QUOTED TEXT =
begin

This is chapter 3 of the Graduate & Live 2016 Summer Tour of Asia, where three traveling freelancers take advantage of their freedom. After two amazing experiences in New Delhi, Ryan, Aom and Ashley travel to visit India's most iconic image.
We planned to travel to Agra, the home of the Taj Mahal, in a private car. Our Nepalese driver Tapah let me switch off the Rajasthani radio in favor of some good old-fashioned road trippin’ tunes. I threw on Willie Nelson’s “On the Road Again,” and after a week spent overcoming food poisoning in New Delhi, we were finally on the way.
We pulled into Agra after a quick, three-hour ride. The unpaved roads and low rise buildings gave the town a rural, simplistic feel. Groups lounged in streetside snack shops, talking and lazily tending to steaming pots of rice. Women hand-washed clothes in a foggy river while a herd of buffalo cooled down nearby. Right off the bat, I could tell that Agra would be different from Delhi.
Tapah recommended a few restaurants, and although we didn’t exactly accept the offer, he dropped us at a place called Maya. A combination of cooking spices created a heavy, burnt smell. I noticed the same smell on street corners and five-star hotels, and it seemed to follow me wherever I went. Residual Delhi belly had got the best of me, so we headed straight for the terrace.

end

Questions about scenes shown in pictures:
begin

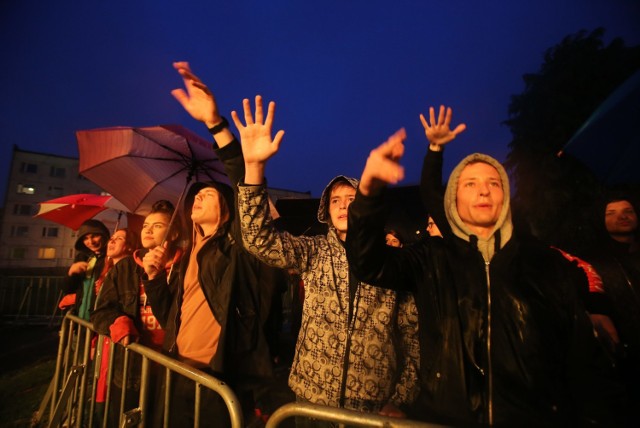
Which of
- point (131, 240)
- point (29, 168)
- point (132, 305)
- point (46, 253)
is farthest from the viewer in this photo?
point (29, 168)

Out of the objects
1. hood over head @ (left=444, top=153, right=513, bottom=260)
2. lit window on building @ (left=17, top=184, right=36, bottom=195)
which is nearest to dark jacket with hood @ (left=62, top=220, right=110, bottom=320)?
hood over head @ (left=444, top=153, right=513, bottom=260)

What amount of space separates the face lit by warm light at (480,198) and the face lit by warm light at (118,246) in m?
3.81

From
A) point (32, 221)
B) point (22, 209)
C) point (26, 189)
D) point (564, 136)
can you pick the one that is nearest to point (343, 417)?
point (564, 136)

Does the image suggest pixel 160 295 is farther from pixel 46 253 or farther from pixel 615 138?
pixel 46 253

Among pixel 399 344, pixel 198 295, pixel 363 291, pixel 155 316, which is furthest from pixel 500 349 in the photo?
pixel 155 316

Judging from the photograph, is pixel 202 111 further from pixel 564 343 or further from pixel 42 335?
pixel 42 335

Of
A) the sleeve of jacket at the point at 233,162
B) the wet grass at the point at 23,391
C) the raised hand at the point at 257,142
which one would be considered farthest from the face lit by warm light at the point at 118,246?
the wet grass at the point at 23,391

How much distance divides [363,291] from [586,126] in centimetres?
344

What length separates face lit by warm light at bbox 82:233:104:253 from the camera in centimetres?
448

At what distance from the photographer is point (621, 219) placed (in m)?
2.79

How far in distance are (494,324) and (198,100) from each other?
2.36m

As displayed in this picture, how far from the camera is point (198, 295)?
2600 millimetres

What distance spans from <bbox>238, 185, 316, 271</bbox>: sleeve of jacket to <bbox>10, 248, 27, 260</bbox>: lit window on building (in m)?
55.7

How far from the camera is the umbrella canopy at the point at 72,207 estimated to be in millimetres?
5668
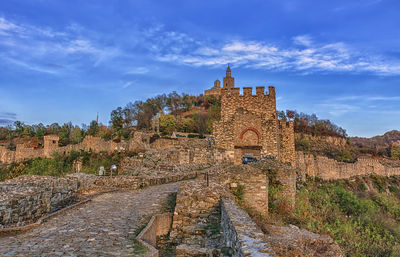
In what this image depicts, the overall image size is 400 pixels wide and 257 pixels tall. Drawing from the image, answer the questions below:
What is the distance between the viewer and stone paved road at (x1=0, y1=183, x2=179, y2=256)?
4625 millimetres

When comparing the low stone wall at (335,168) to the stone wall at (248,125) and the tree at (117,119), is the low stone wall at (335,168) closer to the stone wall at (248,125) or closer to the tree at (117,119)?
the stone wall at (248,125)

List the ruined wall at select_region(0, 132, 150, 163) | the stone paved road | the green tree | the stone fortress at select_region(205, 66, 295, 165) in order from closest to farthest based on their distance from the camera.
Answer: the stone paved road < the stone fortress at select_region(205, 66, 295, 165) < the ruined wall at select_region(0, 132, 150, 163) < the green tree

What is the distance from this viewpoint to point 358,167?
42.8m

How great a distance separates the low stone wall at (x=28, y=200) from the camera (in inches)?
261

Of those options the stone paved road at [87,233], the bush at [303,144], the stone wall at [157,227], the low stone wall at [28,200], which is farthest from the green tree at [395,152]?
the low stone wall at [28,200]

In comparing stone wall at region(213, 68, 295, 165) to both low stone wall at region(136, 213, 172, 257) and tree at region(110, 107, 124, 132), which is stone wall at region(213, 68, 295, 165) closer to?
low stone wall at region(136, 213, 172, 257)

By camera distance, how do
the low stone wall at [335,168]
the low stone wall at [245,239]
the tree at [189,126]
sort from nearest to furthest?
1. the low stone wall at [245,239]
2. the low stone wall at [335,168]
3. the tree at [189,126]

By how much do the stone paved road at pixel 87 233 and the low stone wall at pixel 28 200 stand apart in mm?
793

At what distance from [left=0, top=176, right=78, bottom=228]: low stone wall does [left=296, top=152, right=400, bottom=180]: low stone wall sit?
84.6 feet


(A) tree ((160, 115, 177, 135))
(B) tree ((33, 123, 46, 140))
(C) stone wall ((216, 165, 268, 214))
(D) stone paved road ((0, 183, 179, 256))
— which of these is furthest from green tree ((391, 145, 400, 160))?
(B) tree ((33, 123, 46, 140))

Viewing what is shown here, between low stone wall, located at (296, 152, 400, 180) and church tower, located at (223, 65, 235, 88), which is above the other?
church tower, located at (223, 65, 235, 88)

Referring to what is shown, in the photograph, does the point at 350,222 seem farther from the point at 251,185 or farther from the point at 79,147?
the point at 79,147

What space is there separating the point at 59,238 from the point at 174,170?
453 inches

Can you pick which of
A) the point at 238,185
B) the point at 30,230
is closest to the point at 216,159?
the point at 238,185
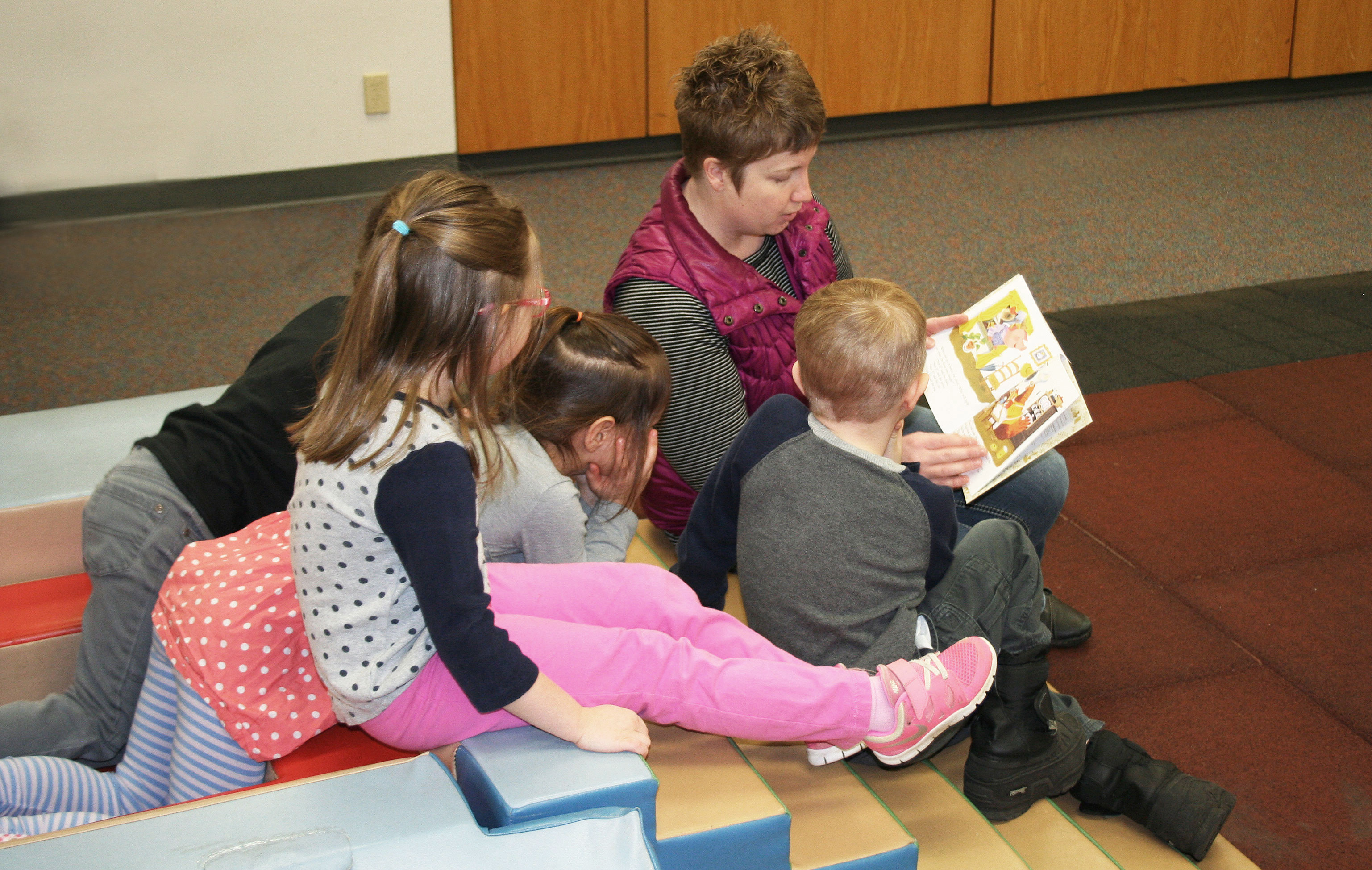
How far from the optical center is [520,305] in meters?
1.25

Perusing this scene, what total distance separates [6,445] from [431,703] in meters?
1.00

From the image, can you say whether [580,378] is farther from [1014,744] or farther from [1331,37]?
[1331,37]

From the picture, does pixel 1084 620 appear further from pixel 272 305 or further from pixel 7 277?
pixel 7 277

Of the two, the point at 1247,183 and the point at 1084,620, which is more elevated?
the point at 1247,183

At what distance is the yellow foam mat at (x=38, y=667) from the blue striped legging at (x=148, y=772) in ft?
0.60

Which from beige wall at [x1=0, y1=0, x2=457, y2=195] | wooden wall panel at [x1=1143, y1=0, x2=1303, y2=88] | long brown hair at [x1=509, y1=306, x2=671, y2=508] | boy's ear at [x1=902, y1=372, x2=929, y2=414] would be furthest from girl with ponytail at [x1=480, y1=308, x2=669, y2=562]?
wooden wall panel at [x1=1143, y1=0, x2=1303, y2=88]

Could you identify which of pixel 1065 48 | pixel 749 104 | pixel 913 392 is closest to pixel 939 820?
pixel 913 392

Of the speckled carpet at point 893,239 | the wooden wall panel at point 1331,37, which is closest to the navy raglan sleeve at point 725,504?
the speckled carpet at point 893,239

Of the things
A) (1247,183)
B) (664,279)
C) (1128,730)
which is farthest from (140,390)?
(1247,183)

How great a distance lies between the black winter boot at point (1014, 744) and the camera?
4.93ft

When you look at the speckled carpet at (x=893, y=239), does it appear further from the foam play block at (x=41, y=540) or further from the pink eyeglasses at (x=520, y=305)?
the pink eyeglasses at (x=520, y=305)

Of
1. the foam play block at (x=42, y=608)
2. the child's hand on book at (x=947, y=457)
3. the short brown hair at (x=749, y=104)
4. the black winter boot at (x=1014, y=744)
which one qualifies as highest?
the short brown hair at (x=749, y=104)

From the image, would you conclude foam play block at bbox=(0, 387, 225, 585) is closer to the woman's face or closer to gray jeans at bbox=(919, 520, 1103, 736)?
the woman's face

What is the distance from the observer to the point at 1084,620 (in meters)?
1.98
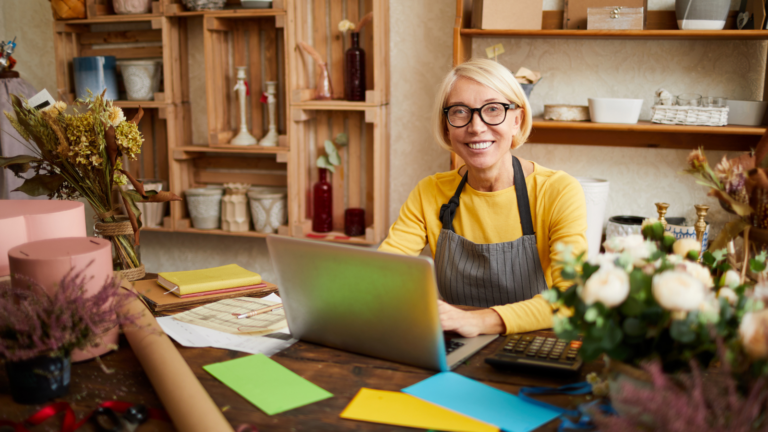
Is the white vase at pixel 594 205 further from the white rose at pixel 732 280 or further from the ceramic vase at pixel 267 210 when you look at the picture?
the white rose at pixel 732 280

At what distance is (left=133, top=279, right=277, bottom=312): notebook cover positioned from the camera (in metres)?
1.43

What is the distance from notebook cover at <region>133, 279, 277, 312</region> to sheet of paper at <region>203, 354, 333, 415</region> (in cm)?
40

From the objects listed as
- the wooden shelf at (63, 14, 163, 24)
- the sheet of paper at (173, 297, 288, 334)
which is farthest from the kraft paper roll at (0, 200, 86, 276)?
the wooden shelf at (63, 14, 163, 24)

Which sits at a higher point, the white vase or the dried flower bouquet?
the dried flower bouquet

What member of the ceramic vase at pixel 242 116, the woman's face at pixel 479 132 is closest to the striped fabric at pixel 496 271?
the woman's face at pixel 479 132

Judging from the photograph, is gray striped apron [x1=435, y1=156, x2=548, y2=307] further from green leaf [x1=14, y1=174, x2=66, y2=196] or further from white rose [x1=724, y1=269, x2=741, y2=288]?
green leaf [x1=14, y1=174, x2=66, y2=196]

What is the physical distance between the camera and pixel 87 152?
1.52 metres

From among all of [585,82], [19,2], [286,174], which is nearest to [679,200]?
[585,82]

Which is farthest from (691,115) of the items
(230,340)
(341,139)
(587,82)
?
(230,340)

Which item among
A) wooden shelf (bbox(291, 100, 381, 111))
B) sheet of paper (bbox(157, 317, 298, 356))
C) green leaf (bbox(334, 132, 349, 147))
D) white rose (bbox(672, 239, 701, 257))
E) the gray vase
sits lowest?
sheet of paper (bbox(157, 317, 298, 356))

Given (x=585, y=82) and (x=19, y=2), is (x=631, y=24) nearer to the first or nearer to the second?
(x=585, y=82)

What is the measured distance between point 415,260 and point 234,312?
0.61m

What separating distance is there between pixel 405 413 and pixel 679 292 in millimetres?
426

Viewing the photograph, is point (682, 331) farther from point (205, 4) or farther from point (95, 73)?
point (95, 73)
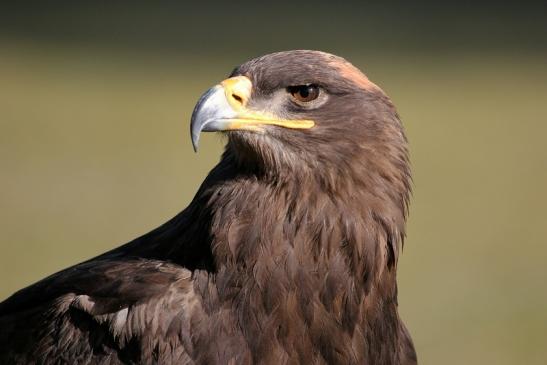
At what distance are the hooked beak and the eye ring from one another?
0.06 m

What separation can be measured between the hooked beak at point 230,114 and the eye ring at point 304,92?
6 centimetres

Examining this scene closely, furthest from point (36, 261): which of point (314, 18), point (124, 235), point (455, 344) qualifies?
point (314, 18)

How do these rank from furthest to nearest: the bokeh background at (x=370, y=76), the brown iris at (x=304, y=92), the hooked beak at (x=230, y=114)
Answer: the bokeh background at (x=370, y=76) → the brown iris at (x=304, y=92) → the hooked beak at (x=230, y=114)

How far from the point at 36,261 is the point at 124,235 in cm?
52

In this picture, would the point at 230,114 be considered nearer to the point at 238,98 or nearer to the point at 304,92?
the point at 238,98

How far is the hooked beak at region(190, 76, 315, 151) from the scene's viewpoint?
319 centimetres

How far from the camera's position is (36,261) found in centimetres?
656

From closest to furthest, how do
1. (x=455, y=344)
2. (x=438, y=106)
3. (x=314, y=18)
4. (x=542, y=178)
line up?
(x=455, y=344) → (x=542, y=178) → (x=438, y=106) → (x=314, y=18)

end

THE TASKS =
**A.** In the travel account, which song did the writer put on during the drive to Agra?
**B.** Reproduce word for word the rows from the line holding "How far from the camera's" through the last line of the rows, with both ends included.

OUTPUTS IN ORDER =
**A.** Willie Nelson's "On the Road Again."

**B.**
How far from the camera's position is (36,261) found in centimetres?
656

From closest to furthest, how do
1. (x=455, y=344)
2. (x=438, y=106)
3. (x=314, y=18)
4. (x=542, y=178)
line up?
(x=455, y=344) → (x=542, y=178) → (x=438, y=106) → (x=314, y=18)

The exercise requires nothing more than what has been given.